(Spatial question records)
· · · · ·

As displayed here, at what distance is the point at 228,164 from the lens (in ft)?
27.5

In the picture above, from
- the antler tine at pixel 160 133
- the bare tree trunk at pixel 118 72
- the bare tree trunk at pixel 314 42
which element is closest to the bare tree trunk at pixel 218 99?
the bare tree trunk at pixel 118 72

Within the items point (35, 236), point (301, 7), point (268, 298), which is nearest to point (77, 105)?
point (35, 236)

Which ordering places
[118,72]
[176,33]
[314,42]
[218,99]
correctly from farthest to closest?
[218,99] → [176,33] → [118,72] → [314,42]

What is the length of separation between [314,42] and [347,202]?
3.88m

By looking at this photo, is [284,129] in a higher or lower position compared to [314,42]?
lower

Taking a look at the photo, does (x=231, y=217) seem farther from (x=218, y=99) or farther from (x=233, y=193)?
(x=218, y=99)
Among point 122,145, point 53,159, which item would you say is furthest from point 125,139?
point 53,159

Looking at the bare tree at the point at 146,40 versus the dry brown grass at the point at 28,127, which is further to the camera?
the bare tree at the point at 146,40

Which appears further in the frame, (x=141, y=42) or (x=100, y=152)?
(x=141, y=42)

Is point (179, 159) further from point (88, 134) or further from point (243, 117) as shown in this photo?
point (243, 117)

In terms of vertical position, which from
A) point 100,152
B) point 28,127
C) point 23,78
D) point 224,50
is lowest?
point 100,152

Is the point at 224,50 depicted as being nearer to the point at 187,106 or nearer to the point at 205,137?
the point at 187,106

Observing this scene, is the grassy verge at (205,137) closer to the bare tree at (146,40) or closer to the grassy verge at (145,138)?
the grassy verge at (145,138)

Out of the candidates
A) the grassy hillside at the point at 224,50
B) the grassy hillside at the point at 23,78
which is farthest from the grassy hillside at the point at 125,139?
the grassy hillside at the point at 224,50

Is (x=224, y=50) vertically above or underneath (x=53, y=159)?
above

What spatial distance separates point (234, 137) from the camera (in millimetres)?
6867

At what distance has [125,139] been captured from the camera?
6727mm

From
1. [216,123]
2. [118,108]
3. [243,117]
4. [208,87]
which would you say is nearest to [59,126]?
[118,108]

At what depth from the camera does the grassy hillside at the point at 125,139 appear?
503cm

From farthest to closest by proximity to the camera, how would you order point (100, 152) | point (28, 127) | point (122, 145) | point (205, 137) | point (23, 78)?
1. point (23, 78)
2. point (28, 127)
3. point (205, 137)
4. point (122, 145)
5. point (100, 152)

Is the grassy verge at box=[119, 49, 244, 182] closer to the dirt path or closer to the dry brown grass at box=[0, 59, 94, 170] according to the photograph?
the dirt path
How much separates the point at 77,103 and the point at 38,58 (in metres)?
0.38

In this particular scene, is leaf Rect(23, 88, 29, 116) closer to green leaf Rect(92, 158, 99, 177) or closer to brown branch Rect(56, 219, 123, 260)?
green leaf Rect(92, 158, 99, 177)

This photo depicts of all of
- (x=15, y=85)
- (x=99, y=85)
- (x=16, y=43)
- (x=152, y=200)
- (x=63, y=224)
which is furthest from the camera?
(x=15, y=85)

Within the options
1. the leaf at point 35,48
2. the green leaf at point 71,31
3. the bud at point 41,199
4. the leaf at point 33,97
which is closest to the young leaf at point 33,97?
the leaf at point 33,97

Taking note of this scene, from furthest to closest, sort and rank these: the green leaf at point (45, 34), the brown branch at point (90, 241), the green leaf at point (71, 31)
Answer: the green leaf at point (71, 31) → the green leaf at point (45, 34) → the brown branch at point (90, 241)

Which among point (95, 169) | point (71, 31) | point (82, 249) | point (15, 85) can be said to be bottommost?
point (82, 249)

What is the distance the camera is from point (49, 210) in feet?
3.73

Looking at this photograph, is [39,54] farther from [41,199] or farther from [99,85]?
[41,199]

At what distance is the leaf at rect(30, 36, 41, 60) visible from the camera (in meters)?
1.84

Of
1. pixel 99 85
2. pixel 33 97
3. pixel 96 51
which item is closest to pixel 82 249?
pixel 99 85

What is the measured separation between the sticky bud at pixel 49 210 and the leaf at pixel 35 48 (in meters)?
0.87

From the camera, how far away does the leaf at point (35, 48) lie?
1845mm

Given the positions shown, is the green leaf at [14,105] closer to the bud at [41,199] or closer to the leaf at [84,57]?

· · · · ·

What to do
Write out the records again, starting with the line that contains "From the camera, how" and going on through the end of the records. Keep every line unchanged except the distances given in the answers, which should each be multiplied by 1.7 and rounded to a whole number, with halves rounded up.

Output below
From the camera, how far away does the leaf at point (35, 48) lie?
3137mm

Given the positions shown, is the green leaf at [14,105] closer to the bud at [41,199] or closer to the leaf at [84,57]?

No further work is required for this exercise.